GIVEN REQUEST - Starting at the line that contains "Here in the", transcribe every remaining line of the entries exactly, including the last one.

Spatial relationship records:
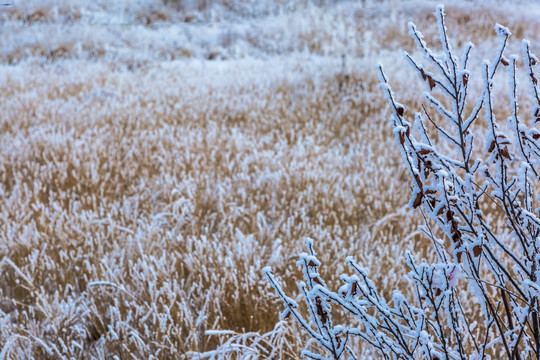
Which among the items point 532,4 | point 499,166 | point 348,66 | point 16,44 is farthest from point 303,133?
point 532,4

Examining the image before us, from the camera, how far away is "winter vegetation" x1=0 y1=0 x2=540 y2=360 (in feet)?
3.30

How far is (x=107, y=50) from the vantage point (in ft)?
38.6

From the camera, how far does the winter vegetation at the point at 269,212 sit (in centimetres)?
100

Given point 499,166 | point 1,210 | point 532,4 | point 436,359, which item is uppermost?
A: point 532,4

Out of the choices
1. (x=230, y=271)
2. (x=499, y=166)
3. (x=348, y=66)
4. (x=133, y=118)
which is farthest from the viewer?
(x=348, y=66)

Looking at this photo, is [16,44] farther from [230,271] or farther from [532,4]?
[532,4]

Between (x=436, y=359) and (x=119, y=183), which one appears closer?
(x=436, y=359)

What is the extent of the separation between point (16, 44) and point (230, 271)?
12.5 metres

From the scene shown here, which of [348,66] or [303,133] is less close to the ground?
[348,66]

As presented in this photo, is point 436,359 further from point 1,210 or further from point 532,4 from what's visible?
point 532,4

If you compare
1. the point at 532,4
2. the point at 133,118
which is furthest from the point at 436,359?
the point at 532,4

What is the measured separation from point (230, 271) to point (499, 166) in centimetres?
138

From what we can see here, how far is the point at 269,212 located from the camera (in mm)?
2918

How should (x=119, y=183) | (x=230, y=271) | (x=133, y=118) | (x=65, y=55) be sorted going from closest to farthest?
(x=230, y=271) < (x=119, y=183) < (x=133, y=118) < (x=65, y=55)
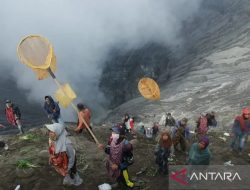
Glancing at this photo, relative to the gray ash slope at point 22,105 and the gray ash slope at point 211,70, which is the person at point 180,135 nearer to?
the gray ash slope at point 211,70

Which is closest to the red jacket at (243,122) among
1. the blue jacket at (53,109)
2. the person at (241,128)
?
the person at (241,128)

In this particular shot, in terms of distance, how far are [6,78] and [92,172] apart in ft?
101

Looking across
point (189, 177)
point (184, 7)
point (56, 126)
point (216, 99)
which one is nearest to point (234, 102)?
point (216, 99)

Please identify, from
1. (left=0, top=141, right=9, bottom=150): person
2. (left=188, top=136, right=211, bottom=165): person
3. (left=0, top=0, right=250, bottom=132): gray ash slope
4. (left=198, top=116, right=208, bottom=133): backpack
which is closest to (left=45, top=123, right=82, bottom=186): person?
(left=188, top=136, right=211, bottom=165): person

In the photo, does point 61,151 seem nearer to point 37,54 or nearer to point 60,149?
point 60,149

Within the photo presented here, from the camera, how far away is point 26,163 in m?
9.26

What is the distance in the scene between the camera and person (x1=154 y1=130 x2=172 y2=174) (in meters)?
8.91

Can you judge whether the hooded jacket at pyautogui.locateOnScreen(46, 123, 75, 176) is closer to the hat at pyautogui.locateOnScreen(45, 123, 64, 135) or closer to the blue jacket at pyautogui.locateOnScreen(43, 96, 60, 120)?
the hat at pyautogui.locateOnScreen(45, 123, 64, 135)

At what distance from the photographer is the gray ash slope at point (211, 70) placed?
21.0m

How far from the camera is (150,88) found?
1255 centimetres

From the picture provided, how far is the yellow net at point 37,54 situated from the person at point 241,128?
199 inches

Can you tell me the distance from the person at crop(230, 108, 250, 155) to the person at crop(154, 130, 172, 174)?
8.50ft

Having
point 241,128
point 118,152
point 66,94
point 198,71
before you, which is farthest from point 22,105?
point 118,152

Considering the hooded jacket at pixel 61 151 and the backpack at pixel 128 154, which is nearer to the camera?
the hooded jacket at pixel 61 151
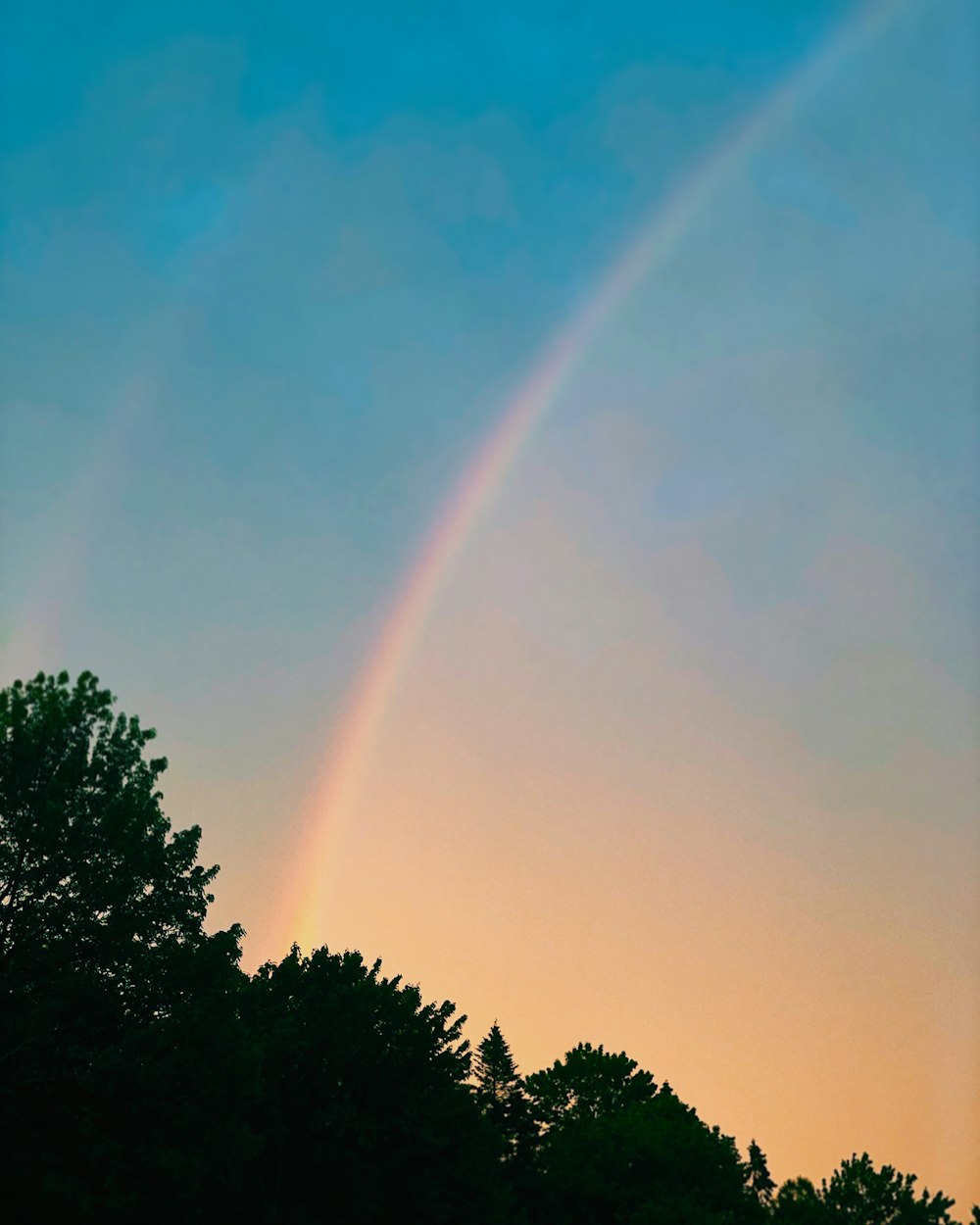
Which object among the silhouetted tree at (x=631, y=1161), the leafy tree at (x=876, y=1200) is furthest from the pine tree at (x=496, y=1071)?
the leafy tree at (x=876, y=1200)

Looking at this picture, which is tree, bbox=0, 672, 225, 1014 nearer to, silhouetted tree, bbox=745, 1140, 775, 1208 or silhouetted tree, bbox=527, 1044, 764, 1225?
silhouetted tree, bbox=527, 1044, 764, 1225

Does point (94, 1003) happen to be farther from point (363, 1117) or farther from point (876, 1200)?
point (876, 1200)

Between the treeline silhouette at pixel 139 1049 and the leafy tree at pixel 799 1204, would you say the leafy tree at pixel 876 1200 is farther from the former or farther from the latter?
the treeline silhouette at pixel 139 1049

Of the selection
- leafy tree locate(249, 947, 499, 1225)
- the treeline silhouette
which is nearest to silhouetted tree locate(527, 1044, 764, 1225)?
leafy tree locate(249, 947, 499, 1225)

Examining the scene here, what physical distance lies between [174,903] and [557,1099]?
6525 cm

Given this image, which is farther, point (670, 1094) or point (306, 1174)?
point (670, 1094)

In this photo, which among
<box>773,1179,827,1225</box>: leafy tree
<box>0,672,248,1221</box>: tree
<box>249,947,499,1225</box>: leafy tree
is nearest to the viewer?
<box>0,672,248,1221</box>: tree

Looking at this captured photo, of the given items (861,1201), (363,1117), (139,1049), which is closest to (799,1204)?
(861,1201)

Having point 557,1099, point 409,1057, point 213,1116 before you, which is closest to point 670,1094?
point 557,1099

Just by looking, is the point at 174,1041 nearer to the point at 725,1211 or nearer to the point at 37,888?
the point at 37,888

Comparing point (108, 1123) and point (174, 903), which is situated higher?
point (174, 903)

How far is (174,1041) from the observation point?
103 ft

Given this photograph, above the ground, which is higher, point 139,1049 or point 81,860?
point 81,860

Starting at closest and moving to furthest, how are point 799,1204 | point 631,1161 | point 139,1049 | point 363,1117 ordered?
point 139,1049 → point 363,1117 → point 631,1161 → point 799,1204
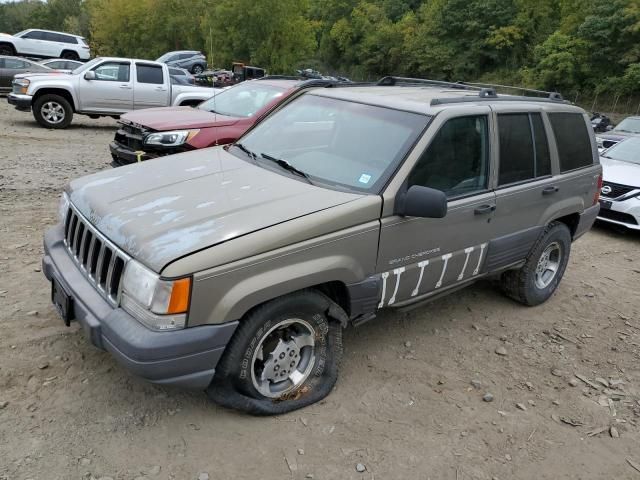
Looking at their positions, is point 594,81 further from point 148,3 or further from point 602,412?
point 602,412

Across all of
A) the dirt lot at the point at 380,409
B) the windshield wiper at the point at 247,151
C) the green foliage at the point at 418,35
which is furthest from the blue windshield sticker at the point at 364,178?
the green foliage at the point at 418,35

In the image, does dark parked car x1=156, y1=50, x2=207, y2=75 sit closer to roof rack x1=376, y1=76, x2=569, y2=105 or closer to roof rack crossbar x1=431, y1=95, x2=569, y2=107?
roof rack x1=376, y1=76, x2=569, y2=105

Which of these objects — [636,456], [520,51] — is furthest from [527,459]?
[520,51]

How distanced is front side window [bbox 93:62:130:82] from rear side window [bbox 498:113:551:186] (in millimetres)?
10749

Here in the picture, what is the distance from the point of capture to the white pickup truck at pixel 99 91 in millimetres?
11680

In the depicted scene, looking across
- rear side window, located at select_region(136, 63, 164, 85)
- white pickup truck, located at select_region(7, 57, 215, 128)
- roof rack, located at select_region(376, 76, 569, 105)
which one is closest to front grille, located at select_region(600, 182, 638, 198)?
roof rack, located at select_region(376, 76, 569, 105)

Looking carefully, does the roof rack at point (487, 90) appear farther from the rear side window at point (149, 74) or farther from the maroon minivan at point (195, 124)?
the rear side window at point (149, 74)

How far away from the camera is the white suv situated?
84.6ft

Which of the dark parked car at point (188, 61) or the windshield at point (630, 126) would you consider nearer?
the windshield at point (630, 126)

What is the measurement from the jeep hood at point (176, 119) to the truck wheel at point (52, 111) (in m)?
5.46

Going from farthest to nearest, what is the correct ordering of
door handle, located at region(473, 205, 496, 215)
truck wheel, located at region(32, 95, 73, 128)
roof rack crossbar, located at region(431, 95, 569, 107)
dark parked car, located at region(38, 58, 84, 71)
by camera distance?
dark parked car, located at region(38, 58, 84, 71), truck wheel, located at region(32, 95, 73, 128), door handle, located at region(473, 205, 496, 215), roof rack crossbar, located at region(431, 95, 569, 107)

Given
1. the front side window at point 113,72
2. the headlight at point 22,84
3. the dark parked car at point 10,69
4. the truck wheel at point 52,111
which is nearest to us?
the headlight at point 22,84

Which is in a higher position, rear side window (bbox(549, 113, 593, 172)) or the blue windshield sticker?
rear side window (bbox(549, 113, 593, 172))

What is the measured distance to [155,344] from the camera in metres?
2.53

FULL SOLUTION -
Here in the picture, what is the distance from the point of capture to the white pickup truck at pixel 99 91 in millimetres?
11680

In the depicted scene, looking across
- rear side window, located at select_region(136, 63, 164, 85)
- white pickup truck, located at select_region(7, 57, 215, 128)
- roof rack, located at select_region(376, 76, 569, 105)
which one is closest to front grille, located at select_region(600, 182, 638, 198)?
roof rack, located at select_region(376, 76, 569, 105)

Looking carefully, does the roof rack at point (487, 90) appear farther from the rear side window at point (149, 74) or farther from the maroon minivan at point (195, 124)?
the rear side window at point (149, 74)

How far away from the camera is the white suv situated?
84.6ft

Which of the dark parked car at point (188, 61) or the windshield at point (630, 126) would you consider nearer?
the windshield at point (630, 126)

What is the measurement from the jeep hood at point (176, 119) to the truck wheel at point (52, 111) (in m)?
5.46

Going from farthest to nearest, what is the correct ordering of
door handle, located at region(473, 205, 496, 215)
truck wheel, located at region(32, 95, 73, 128)
roof rack crossbar, located at region(431, 95, 569, 107)
dark parked car, located at region(38, 58, 84, 71)
by camera distance?
dark parked car, located at region(38, 58, 84, 71), truck wheel, located at region(32, 95, 73, 128), door handle, located at region(473, 205, 496, 215), roof rack crossbar, located at region(431, 95, 569, 107)

Given
1. the front side window at point 113,72
2. the headlight at point 22,84
3. the dark parked car at point 10,69
4. the truck wheel at point 52,111
which is nearest to us?
the headlight at point 22,84

Which is in a higher position, rear side window (bbox(549, 113, 593, 172)) or the blue windshield sticker?
rear side window (bbox(549, 113, 593, 172))

What is the measured distance to [155,344] from the camera in metres?
2.53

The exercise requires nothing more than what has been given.